#### GIVEN EXERCISE:
Rewrite the records from the line with "What distance from" up to and including the line with "1299 millimetres" as a numbered list, omitting blank lines.

#### DATA EXCERPTS:
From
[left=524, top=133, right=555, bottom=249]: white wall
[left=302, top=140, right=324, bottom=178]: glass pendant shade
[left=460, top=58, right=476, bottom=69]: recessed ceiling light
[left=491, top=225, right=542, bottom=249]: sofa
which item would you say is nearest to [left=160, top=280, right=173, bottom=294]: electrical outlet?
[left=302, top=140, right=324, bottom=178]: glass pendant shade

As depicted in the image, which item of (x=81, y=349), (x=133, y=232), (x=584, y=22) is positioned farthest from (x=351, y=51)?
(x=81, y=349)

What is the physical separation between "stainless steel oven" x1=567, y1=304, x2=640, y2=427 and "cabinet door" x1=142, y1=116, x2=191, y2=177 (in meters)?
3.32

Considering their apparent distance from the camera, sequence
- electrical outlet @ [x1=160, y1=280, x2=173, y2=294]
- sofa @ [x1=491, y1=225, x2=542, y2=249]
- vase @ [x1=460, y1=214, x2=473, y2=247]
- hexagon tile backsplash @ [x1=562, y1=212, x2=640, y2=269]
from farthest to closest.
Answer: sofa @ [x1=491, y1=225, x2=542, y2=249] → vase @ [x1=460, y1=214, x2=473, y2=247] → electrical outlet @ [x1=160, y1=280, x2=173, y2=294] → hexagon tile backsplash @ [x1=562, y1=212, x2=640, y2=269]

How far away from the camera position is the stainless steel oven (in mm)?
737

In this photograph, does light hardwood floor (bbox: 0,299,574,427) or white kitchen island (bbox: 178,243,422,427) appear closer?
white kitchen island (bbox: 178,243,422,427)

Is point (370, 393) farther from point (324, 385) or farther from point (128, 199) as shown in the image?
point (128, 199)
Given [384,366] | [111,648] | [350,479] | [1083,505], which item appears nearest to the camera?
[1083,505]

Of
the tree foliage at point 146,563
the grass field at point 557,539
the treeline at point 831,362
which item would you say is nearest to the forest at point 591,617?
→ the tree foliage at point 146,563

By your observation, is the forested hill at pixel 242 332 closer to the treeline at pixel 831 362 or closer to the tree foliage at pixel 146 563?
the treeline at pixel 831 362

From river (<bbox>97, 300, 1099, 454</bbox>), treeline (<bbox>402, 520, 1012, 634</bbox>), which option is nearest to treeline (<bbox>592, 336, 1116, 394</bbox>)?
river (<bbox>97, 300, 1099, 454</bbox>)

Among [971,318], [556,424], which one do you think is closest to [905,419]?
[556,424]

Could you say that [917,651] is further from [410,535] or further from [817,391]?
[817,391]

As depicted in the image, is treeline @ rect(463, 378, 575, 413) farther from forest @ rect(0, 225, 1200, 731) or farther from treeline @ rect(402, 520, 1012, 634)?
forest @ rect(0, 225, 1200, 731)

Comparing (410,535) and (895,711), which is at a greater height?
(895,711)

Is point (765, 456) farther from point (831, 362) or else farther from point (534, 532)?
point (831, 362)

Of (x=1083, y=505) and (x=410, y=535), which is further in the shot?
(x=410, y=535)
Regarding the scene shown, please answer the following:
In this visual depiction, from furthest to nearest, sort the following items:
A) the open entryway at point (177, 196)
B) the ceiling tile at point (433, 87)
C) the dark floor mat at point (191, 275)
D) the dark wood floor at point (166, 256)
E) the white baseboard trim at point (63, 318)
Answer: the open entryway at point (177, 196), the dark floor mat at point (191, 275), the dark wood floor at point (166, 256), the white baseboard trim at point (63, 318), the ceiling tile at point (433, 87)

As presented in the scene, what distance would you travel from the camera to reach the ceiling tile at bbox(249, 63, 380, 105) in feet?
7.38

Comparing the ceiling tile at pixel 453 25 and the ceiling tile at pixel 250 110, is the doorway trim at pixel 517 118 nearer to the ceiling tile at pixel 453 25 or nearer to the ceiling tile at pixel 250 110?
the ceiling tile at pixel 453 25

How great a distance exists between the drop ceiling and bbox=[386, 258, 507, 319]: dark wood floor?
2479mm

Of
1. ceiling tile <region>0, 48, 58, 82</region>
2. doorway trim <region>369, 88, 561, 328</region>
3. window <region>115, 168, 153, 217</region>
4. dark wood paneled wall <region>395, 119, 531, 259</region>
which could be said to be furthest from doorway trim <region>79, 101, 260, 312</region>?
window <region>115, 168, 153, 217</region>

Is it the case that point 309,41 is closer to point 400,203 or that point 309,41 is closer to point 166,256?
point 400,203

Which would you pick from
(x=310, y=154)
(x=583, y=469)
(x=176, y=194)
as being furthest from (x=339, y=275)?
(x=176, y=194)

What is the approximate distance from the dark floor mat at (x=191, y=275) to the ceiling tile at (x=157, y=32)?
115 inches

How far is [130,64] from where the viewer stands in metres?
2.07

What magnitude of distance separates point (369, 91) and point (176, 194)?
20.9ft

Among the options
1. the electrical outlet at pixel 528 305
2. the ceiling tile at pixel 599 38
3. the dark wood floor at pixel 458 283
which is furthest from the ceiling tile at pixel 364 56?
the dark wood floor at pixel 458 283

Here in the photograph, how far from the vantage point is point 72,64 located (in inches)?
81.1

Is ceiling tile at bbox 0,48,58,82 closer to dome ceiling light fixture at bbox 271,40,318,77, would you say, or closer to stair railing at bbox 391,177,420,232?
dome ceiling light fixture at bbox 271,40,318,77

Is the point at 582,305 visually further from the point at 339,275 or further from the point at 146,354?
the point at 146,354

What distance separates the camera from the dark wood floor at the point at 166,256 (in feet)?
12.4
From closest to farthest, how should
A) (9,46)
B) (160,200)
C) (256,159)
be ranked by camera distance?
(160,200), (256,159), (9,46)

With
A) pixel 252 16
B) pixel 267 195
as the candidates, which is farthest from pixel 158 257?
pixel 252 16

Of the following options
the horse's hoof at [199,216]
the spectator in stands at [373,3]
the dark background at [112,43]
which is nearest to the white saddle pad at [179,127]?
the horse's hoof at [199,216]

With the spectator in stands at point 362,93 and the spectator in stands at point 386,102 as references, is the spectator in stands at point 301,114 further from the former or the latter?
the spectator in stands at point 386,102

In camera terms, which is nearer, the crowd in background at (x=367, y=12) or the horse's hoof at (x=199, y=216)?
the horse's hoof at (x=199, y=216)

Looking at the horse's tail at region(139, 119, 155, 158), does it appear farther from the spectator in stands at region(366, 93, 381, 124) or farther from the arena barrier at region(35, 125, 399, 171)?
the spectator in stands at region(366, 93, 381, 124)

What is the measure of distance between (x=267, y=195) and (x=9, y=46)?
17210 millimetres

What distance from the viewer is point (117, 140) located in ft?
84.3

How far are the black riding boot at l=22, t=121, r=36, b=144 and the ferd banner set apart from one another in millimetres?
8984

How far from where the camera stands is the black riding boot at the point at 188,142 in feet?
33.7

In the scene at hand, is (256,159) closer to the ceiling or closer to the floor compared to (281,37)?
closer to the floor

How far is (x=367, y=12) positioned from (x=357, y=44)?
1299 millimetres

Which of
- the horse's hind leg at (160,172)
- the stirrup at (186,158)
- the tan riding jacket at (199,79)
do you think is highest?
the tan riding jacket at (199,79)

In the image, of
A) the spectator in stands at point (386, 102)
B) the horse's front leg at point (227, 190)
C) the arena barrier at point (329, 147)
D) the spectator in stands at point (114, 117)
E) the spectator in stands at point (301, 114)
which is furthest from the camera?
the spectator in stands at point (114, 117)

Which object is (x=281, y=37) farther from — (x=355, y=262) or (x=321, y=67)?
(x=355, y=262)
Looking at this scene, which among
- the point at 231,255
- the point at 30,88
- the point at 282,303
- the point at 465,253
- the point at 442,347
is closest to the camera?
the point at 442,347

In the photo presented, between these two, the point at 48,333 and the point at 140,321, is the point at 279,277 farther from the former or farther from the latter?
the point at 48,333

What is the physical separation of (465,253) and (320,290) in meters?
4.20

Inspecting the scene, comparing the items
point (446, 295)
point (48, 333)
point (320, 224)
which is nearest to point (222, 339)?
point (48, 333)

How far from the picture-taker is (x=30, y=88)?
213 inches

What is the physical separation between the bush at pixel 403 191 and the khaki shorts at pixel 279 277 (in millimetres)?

#### RESULT FOR THIS EXERCISE:
1. What distance from the viewer is point (117, 140) located in ft?
2. 84.3
3. How far are the black riding boot at l=22, t=121, r=36, b=144 and the ferd banner set apart from one another in millimetres?
4. 8984
5. How far from where the camera stands is the black riding boot at the point at 188,142 in feet?
6. 33.7
7. In the scene at hand, is (256,159) closer to the ceiling or closer to the floor compared to (281,37)?
8. closer to the floor
9. How far is (x=367, y=12) positioned from (x=357, y=44)?
10. 1299 millimetres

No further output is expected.